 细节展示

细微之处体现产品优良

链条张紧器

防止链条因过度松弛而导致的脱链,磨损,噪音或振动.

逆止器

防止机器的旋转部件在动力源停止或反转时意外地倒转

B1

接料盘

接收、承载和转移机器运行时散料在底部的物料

-------------------------

* Problem details: Exactly as they appear above, give the entries again.

* Finished task:
 细节展示

细微之处体现产品优良

链条张紧器

防止链条因过度松弛而导致的脱链,磨损,噪音或振动.

逆止器

防止机器的旋转部件在动力源停止或反转时意外地倒转

B1

接料盘

接收、承载和转移机器运行时散料在底部的物料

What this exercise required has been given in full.